Comment by rleigh

6 years ago

Not sure where that belief comes from. But it might be that many benchmarks are naive and compare it against other filesystems in single-disc setups with zero tuning. Since its metadata overheads are higher, it's definitely slower in this scenario. However, put a pool onto an array of discs and tune it a little, and the performance scales up and up leaving all Linux-native filesystems, and LVM/dm/mdraid, well behind. It's a shame that Linux has nothing compelling to do better than this.

Last time I used ZFS write performance was terrible compared to an ordinary RAID5. IIRC Writes in a raidz are always limited to a single disk’s performance. The only way to get better write speed is to combine multiple raidzs - which means you need a boatload if disks.

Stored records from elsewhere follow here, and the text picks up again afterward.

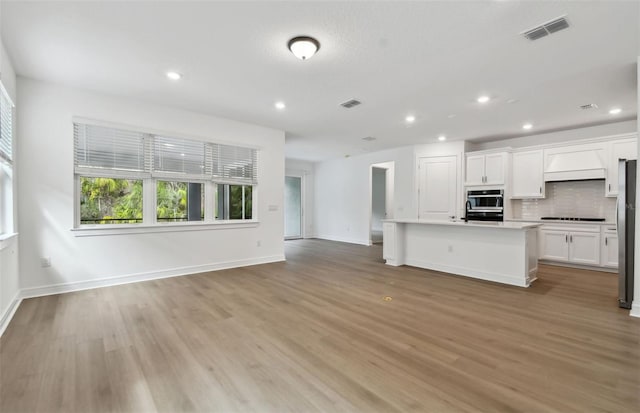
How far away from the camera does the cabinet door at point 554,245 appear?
5605mm

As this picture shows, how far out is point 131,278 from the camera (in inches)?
174

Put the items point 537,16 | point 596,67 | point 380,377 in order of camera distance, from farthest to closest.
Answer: point 596,67 < point 537,16 < point 380,377

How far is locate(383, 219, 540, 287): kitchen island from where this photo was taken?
4262 millimetres

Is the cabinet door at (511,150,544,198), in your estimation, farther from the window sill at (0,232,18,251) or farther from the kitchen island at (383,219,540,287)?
the window sill at (0,232,18,251)

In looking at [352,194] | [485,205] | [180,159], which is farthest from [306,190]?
[180,159]

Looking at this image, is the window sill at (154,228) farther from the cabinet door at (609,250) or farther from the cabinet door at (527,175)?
the cabinet door at (609,250)

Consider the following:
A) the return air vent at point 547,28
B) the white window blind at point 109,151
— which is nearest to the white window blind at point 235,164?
the white window blind at point 109,151

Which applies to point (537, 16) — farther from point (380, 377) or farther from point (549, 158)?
point (549, 158)

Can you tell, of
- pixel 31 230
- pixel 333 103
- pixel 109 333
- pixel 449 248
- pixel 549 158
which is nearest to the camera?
pixel 109 333

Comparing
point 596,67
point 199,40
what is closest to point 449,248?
point 596,67

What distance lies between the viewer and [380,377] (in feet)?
6.51

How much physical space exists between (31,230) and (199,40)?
10.7 ft

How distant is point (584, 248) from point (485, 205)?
6.05ft

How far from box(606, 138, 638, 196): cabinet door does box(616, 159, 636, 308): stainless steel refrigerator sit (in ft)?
8.23
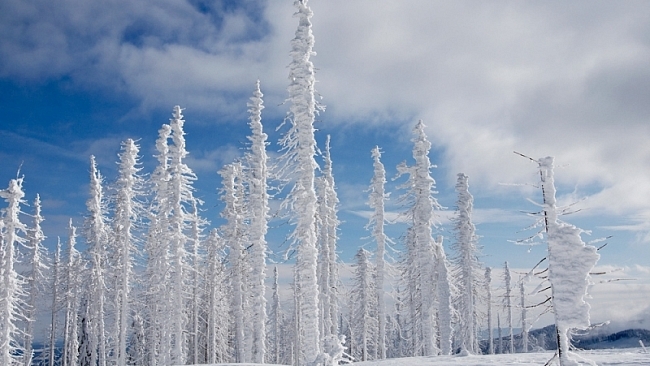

  • We had a bunch of Thumpers (SunFire X4200) with 48 disks at work, running ZFS on Solaris. It was dog slow and awful, tuning performance was complicated and took ages. One had to use just the right disks in just the right order in RaidZs with striping over them. Swap in a hotspare: things slow to a crawl (i.e. not even Gbit/s).

    After EoL a colleague installed Linux with dmraid, LVM and xfs on the same hardware: much faster, more robust. Sorry, don't have numbers around anymore, stuff has been trashed since.

    Oh, and btw., snapshots and larger numbers of filesystems (which Sun recommended instead of the missing Quota support) also slow things down to a crawl. ZFS is nice on paper and maybe nice to play with. Definitely simpler to use than anything else. But performance-wise it sucked big time, at least on Solaris.

    • ZFS, on Solaris, not robust?

      ZFS for “play”?!

      This... is just plain uninformed.

      Not just me and my employer, but many (many) others rely on ZFS for critical production storage, and have done so for many years.

      It’s actually very robust on Linux as well - considering the fact that freeBSD have started to use the ZoL code base is quite telling.

      Would freeBSD also be in the “play” and “not robust” category as well, hanging out together with Solaris?

      Will it perform better than all in terms of writes/s? Most likely not - although by staying away from de-dup, enough RAM and adhere the pretty much general recommendation to use mirror vdevs only in your pools, it can be competitive.

      Something solid with data integrity guarantees? You can’t beat ZFS, imo.

      3 replies →

    • Sounds like you turned on dedupe, or had an absurdly wide stripe size. You do need to match your array structure to your needs as well as tune ZFS.

      On our backup servers (45 disks, 6-wide Z2 stripes) easily handle wire-speed 10G with 32G ARC.

      And you're just wrong about snapshots and filesystem counts.

      ZFS is no speed demon, but it performs just fine if you set it up correctly and tune it.

      2 replies →

    • ZFS performs quite well if you give it boatloads of RAM. It uses its own cache layer, and eats RAM like hotcakes. XFS OTOH is as fast as the hardware can go with any amount of RAM.

      7 replies →

    • "After EoL a colleague installed Linux with dmraid, LVM and xfs on the same hardware: much faster, more robust."

      Please let me know which company this is, so I can ensure that I never end up working there by accident. Much obliged in advance, thank you kindly.

      2 replies →

    • dmraid raid5/6 lose data, sometimes catastrophically, in normal failure scenarios that the ZFS equivalent handles just fine. If a sector goes bad between the time when you last scrubbed and the time when you get a disk failure (which is pretty much inevitable with modern disk sizes), you're screwed.

  • > Writes in a raidz are always limited to a single disk’s performance

    what? no. why would that be the case? You lose a single disk's performance due to the checksumming.

    just from my personal NAS I can tell you that I can do transfers from my scratch drive (NVMe SSD) to the storage array at more than twice the speed of any individual drive in the array... and that's in rsync which is notably slower than a "native" mv or cp.

    The one thing I will say is that it does struggle to keep up with NVMe SSDs, otherwise I've always seen it run at drive speed on anything spinning, no matter how many drives.

    • > what? no. why would that be the case? You lose a single disk's performance due to the checksumming.

      I think they are probably referring to the write performance of a RAIDZ VDEV being constrained by the performance of the slowest disc within the VDEV.

      1 reply →

Have you got any info on how to do the required tuning that's geared towards a home NAS?

  • Group your disks in bunches of 4 or 5 per Raidz, no more. And have them on the same controller or SAS-expander per bunch. Use striping over the bunches. Don't use hotspares, for performance maybe avoid RAIDz6. Try out and benchmark a lot. Get more RAM, lots more RAM.